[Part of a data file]
━━━━━━
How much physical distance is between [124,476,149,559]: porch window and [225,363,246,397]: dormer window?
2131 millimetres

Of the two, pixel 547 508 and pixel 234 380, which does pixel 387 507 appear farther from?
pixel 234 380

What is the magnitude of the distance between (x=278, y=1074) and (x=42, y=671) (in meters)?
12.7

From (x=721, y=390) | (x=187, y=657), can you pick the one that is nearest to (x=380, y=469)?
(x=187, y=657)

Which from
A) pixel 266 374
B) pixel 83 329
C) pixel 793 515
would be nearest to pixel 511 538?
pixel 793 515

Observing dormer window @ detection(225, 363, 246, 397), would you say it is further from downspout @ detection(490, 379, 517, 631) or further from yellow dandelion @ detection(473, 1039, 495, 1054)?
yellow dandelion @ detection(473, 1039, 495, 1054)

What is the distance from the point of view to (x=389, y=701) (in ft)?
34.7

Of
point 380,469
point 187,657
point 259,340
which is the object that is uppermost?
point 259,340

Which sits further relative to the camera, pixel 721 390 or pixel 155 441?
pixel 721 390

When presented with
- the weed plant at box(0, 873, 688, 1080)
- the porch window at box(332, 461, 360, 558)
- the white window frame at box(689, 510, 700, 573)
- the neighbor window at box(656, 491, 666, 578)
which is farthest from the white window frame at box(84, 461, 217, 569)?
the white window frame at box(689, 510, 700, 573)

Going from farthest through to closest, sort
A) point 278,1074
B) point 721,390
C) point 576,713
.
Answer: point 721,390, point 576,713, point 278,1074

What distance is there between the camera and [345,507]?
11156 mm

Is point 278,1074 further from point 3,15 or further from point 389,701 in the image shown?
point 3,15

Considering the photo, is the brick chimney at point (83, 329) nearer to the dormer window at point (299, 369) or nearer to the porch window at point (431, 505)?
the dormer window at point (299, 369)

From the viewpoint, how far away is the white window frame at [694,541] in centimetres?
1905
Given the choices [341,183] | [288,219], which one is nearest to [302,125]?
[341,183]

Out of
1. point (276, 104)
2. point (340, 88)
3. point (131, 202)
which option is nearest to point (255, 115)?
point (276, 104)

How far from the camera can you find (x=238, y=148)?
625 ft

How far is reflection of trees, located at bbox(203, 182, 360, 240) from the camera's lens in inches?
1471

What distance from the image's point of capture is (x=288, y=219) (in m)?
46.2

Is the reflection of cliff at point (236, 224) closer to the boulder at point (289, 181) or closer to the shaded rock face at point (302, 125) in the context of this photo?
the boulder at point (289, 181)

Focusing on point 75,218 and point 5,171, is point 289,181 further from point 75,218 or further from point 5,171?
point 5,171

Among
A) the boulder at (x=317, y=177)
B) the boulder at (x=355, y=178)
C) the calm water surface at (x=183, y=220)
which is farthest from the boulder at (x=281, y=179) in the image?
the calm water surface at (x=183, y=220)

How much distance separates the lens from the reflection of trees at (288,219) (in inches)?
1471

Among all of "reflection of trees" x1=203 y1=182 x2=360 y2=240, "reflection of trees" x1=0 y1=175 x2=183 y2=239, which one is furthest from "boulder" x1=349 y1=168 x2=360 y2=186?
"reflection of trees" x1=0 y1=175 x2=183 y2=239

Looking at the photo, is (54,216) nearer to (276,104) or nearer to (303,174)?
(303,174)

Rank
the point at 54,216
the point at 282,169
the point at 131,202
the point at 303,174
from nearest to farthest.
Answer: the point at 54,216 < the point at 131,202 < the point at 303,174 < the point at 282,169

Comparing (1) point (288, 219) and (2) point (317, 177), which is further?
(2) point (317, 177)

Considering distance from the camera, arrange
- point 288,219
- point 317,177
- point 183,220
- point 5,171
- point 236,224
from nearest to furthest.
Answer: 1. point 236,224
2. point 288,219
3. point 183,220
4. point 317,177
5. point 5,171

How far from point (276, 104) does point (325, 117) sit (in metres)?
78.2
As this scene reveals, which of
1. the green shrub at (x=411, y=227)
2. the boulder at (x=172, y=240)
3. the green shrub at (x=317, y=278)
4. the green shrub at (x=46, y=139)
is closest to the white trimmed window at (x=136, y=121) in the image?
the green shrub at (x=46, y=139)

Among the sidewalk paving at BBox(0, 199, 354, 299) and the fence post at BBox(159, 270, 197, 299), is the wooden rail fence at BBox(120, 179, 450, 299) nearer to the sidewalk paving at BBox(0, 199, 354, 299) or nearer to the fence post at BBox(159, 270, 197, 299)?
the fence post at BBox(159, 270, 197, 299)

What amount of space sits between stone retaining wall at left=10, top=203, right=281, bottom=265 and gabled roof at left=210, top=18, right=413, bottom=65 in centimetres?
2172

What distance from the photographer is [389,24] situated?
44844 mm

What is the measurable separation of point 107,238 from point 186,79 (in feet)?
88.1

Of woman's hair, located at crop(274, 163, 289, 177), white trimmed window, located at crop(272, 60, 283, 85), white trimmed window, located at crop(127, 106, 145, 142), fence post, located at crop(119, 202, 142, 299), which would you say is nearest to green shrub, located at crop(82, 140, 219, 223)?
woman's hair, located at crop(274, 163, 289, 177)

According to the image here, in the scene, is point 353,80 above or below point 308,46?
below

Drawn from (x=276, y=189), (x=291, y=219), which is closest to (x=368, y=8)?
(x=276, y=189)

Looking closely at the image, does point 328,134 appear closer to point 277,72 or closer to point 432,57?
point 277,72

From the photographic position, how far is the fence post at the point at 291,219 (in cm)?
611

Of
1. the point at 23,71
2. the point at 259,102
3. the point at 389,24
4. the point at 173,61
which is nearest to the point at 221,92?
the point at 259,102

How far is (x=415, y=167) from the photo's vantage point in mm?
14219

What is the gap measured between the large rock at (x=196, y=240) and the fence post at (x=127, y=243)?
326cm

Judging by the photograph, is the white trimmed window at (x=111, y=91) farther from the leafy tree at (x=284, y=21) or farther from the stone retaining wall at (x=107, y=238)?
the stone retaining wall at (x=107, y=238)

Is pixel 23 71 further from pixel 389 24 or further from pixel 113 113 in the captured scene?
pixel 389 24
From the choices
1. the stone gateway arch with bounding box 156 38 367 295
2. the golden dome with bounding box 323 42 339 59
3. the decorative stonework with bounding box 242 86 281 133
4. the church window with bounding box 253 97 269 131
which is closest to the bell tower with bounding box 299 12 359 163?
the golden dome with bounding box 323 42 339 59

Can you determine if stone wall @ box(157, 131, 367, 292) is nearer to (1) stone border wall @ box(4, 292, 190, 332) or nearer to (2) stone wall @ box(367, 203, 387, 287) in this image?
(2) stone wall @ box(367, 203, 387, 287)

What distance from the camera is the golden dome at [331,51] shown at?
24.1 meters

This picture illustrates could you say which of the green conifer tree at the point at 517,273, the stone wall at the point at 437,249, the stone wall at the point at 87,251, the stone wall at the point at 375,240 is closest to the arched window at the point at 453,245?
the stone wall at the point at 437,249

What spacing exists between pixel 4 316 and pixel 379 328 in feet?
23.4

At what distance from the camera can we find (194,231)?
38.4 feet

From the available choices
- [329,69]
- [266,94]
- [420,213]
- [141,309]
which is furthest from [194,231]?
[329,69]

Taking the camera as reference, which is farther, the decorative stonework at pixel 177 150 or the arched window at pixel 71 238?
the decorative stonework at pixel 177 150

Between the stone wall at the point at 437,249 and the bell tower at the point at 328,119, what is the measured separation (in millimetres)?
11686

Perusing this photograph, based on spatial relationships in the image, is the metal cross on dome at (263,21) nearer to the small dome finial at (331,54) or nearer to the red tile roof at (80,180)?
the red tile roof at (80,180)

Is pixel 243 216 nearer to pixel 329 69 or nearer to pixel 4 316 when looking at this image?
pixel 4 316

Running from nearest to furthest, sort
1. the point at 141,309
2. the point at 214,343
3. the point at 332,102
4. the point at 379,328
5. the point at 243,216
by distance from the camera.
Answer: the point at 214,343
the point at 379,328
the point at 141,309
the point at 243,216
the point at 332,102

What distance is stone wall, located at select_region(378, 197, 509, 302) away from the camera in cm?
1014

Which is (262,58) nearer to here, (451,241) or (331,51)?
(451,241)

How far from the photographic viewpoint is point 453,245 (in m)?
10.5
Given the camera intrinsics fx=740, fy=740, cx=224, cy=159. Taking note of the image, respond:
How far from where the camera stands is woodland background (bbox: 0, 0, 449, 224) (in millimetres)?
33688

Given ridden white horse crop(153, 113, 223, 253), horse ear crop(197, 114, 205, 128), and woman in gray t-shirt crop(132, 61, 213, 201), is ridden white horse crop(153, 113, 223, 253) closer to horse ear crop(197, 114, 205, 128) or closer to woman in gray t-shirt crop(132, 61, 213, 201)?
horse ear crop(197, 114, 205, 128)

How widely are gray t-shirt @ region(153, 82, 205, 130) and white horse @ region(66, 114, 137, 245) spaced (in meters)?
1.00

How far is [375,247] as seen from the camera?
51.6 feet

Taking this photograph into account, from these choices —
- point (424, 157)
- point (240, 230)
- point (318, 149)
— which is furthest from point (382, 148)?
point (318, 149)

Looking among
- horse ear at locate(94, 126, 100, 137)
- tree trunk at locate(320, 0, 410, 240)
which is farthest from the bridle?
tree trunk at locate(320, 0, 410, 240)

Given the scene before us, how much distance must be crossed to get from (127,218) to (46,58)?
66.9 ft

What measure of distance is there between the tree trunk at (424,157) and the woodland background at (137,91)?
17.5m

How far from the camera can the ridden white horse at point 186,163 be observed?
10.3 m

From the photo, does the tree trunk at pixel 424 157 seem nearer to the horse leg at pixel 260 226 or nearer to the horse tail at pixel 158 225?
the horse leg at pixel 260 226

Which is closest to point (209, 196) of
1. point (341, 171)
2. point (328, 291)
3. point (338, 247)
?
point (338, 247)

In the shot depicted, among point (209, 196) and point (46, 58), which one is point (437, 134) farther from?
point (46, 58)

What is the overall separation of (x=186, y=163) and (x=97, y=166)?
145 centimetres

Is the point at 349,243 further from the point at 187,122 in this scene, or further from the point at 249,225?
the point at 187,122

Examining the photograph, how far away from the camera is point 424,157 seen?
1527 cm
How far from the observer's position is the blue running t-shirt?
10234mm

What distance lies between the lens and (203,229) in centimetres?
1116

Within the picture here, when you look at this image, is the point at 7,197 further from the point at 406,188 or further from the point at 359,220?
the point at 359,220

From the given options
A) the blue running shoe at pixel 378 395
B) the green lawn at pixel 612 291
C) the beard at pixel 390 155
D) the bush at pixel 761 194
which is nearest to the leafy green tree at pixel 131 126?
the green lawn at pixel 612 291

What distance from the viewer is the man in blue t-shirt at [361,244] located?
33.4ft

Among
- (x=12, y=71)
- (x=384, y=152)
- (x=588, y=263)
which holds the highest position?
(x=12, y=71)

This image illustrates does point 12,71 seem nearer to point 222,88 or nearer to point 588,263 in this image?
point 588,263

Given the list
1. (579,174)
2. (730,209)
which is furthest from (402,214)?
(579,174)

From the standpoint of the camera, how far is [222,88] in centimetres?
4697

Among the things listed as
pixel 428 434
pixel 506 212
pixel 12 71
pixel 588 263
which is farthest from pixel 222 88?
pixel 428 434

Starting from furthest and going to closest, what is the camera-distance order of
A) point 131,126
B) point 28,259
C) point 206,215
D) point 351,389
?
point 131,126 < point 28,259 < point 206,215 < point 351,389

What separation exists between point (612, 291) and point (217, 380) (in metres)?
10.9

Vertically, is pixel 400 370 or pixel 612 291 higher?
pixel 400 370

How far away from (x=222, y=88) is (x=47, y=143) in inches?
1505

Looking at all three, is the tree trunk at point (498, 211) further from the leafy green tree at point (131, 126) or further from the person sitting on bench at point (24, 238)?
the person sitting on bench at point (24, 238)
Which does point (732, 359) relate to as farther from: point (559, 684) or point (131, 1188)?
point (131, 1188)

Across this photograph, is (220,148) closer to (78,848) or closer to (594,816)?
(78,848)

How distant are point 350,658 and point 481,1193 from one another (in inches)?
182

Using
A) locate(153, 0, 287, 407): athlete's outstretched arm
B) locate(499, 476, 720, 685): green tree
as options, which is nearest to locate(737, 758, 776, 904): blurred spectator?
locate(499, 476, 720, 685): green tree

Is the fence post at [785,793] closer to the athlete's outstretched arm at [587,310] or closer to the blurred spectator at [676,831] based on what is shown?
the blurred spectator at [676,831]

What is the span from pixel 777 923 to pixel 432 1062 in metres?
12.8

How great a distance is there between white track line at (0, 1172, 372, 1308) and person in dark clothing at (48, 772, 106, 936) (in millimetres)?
━━━━━━
*Exercise*
Copy every line of the rows, unchanged, from the line containing "How distant are" through the last line of the rows, including both of those lines.

*Result*
How distant are point 350,658 and point 481,1193 from one another (in inches)?
182

Using
A) locate(153, 0, 287, 407): athlete's outstretched arm
B) locate(499, 476, 720, 685): green tree
as options, which is nearest to locate(737, 758, 776, 904): blurred spectator?
locate(499, 476, 720, 685): green tree

Is the fence post at [785,793] closer to the athlete's outstretched arm at [587,310] or closer to the blurred spectator at [676,831] based on what is shown?
the blurred spectator at [676,831]

What is the span from pixel 777 923 to pixel 432 1062 in metres?
12.8

How great a distance is there between white track line at (0, 1172, 372, 1308) and person in dark clothing at (48, 772, 106, 936) (in millimetres)?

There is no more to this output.